Book review: Ghost stories Volume II: The Memoirs of a Psychiatrist ( حكايات الأشباح الجزء الثانى: يوميات طبيب نفسى) by Ola Barakat: Following her interesting, but hit and miss first collection of horror stories, Egyptian writer Ola Barakat delivers the goods with the second volume. Starting with the stylish and tremendously chilling interrelated stories The Memoirs of an insane woman and the title story, this collection takes the reader on a ride through the scary depths of Egyptian folklore and mythology, giving the stories a modern twist that makes them feel fresh.

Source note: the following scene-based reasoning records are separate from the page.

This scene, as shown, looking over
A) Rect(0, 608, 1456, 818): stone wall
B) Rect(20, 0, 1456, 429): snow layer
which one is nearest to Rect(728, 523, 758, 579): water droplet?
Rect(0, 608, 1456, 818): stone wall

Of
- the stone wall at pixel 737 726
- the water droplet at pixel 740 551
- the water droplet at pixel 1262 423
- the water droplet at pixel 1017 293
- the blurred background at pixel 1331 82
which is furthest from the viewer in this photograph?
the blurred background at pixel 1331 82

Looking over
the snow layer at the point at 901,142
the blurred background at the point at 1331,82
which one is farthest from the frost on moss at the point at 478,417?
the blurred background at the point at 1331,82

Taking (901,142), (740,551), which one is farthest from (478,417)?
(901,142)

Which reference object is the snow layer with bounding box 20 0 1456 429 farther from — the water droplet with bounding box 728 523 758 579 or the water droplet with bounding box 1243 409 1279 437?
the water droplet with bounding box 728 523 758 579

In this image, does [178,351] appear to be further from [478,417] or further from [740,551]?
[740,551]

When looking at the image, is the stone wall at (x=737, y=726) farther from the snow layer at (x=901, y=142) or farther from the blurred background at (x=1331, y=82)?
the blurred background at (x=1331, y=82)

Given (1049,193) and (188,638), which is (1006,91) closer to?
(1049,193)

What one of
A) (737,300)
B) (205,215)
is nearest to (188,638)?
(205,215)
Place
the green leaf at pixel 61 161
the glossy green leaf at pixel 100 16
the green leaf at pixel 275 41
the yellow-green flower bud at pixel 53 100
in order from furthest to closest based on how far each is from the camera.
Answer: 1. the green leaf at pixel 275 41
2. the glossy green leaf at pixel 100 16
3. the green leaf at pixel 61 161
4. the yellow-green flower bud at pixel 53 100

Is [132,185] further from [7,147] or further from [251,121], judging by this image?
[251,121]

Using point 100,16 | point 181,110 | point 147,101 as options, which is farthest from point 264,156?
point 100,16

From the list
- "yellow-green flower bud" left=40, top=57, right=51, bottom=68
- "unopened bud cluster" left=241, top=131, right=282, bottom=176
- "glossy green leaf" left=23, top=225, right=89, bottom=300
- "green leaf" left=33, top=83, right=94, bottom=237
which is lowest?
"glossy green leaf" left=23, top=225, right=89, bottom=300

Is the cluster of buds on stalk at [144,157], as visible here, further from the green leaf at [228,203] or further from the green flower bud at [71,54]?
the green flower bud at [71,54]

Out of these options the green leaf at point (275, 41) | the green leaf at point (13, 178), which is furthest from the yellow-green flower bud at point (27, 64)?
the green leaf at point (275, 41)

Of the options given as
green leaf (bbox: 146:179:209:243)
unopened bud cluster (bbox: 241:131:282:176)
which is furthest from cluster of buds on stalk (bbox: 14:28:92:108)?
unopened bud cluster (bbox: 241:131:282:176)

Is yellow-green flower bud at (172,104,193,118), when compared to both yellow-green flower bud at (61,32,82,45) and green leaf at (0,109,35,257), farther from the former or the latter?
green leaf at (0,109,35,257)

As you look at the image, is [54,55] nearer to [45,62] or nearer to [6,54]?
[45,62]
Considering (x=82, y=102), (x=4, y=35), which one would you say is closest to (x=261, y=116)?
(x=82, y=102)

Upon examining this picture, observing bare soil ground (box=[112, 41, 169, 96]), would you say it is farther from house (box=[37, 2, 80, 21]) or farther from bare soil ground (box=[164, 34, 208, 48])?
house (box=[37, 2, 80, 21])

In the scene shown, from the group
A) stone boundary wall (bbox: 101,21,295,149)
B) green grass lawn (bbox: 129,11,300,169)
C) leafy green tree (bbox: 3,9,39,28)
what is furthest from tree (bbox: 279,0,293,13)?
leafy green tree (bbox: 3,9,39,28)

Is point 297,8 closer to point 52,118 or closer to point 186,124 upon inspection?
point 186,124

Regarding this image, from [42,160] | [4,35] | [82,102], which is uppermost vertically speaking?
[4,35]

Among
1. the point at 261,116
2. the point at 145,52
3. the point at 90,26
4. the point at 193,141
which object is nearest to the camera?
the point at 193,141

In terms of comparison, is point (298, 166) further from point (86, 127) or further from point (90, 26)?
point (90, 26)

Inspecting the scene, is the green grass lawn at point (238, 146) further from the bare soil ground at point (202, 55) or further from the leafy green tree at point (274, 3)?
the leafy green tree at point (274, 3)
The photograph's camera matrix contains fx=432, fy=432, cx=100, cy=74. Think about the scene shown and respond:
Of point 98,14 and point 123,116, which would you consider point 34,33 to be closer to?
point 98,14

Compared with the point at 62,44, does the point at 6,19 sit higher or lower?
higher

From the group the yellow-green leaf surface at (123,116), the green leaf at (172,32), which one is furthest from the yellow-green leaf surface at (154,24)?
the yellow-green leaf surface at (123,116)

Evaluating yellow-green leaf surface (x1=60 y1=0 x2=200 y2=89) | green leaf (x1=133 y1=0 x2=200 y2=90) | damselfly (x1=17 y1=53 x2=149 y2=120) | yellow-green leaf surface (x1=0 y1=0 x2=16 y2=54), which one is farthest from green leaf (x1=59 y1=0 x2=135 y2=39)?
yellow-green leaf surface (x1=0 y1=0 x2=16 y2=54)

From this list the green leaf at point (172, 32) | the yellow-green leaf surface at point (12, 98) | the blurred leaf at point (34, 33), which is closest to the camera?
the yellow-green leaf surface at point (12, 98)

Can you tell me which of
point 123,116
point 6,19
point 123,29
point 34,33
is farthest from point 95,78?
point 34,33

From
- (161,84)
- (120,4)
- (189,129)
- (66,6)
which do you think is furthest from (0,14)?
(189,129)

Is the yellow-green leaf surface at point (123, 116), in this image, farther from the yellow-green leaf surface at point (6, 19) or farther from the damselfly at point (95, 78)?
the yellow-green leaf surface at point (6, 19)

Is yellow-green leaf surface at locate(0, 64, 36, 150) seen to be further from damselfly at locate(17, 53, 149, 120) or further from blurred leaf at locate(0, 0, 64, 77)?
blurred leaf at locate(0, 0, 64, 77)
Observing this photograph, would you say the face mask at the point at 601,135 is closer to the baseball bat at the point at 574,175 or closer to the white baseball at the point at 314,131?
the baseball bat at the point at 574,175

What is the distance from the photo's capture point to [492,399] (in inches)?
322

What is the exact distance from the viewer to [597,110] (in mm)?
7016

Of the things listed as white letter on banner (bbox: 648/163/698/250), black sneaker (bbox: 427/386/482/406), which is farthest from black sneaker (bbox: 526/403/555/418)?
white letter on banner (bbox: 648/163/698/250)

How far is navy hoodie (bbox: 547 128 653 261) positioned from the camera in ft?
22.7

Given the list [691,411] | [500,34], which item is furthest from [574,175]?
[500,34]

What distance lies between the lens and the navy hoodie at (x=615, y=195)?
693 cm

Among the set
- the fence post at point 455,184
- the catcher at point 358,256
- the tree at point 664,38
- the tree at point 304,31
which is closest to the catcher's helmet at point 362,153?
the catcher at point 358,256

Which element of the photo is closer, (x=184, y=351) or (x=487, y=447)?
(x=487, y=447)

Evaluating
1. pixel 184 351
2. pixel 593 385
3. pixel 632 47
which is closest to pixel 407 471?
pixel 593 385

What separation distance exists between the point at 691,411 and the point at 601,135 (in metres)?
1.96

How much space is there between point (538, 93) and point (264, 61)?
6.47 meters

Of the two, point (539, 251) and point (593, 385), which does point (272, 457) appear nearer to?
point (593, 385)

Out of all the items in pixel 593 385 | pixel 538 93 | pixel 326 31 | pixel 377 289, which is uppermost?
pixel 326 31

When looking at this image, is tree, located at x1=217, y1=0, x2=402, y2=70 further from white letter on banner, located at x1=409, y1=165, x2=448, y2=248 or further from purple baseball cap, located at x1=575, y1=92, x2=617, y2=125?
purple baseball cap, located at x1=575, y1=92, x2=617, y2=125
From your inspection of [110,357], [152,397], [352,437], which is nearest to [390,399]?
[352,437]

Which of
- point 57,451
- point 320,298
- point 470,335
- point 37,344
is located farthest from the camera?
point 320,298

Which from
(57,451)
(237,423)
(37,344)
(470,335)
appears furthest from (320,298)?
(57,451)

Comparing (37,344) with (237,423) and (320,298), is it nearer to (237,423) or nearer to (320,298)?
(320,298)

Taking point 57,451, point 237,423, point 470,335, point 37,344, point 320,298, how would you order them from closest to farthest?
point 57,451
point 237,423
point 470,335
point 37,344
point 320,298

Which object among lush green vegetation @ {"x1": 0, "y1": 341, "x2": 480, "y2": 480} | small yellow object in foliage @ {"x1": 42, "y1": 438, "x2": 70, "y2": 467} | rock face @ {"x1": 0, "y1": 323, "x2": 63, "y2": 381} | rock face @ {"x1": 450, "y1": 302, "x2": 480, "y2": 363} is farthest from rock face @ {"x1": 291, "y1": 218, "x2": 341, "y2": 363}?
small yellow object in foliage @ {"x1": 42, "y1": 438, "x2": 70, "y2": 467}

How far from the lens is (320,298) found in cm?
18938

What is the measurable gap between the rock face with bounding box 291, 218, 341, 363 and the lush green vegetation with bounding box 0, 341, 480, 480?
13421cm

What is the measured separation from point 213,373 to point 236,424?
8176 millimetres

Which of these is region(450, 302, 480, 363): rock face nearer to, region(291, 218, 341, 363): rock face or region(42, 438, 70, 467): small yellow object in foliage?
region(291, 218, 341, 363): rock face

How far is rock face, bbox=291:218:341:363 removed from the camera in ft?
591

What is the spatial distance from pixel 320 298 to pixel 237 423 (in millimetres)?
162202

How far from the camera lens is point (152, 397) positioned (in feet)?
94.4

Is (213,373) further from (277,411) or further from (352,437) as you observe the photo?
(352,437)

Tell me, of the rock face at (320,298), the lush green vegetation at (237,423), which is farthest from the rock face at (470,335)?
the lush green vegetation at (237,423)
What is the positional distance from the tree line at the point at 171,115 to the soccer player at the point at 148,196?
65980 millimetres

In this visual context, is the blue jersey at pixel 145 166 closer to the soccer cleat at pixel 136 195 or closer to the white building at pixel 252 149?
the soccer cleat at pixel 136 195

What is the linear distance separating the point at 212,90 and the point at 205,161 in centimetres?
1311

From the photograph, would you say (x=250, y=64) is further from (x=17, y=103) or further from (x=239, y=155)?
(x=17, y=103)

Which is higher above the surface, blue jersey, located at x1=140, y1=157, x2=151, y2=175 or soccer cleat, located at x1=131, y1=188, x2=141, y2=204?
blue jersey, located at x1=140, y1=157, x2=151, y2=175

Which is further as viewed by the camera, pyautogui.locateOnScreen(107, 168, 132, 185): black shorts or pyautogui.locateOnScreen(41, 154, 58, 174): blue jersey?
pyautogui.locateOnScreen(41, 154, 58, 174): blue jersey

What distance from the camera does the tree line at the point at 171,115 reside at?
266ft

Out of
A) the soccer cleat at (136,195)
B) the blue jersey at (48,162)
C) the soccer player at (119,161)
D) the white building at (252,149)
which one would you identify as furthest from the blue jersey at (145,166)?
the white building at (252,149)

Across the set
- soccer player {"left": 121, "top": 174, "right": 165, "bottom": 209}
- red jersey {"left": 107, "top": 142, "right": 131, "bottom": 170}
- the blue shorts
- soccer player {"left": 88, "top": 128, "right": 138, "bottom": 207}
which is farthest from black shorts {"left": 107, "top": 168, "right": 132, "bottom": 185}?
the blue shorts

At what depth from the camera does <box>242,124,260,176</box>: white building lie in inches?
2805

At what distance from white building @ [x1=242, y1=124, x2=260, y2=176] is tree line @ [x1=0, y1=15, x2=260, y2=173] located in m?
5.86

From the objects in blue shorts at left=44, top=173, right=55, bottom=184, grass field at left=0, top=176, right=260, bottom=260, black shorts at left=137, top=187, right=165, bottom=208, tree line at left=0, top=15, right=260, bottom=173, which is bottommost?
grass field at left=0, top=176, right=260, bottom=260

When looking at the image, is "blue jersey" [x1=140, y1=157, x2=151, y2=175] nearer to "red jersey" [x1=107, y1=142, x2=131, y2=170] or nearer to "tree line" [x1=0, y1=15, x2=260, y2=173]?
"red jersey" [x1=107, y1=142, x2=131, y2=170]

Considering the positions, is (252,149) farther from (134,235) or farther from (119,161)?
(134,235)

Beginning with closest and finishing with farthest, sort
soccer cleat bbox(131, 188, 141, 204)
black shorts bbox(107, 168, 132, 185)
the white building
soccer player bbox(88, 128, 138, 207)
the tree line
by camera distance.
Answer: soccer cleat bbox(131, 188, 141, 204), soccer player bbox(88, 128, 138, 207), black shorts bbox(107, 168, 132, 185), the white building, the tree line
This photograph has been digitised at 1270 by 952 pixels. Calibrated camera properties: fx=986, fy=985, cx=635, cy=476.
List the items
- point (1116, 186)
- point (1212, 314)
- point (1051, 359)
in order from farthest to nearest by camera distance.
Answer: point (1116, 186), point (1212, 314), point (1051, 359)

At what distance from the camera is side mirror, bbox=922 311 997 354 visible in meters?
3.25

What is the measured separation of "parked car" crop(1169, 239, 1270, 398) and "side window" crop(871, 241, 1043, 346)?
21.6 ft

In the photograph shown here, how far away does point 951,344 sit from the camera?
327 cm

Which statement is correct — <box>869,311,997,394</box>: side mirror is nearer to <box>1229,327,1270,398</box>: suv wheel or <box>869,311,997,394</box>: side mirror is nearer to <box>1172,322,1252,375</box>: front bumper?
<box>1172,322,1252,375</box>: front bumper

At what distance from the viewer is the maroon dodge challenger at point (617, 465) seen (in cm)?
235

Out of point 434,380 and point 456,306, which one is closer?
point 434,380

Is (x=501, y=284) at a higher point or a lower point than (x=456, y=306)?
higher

With stories focusing on the Baron Palace, Djin, hauntings and insanity, this is a fine collection of Egyptian horror stories, written in Barakat's straightforward style, which makes it a quick and easy read, yet one filled with memorable imagery.

Can't wait for her to write a novel!

Saturday, January 16, 2010

Book Review


Book Review: Pardon me and other fears (أعذرينى و مخاوف أخرى) : There seems to be a horror literature renaissance taking place in Egypt. With more and more horror titles coming out every month, it isn't an overstatement to say that Egyptian horror fiction is alive and well. Pardon me and other fears, a collection of horror short stories by up and coming Egyptian writers, is one of the best of these titles.

With more than a dozen writers contributing to this collection, the reader is exposed to a myriad of styles. Some of the stories contained here are good, some are mediocre, but, mostly, they are all interesting, and sometimes even superb.

From Shaimaa El Sioufy's title story about a painter haunted by the ghost of his dead wife, to Hanan Abdel Ghafar's Liberation, a disturbing tale about the deadly wrath of a woman scorned, to Abdel Aziz Abo El Mirath's hallucinatory Night tales, which is made up of seemingly unrelated nightmarish vignettes, to the closing tale, Ismail Khaled Wahdan's clever The monsters of our city, this collection covers almost all of the standard plot devices (monsters, ghosts, demons, vampires . . .) and then some.

If this is any indication of things to come, then Egyptian horror sure has a bright future ahead of it.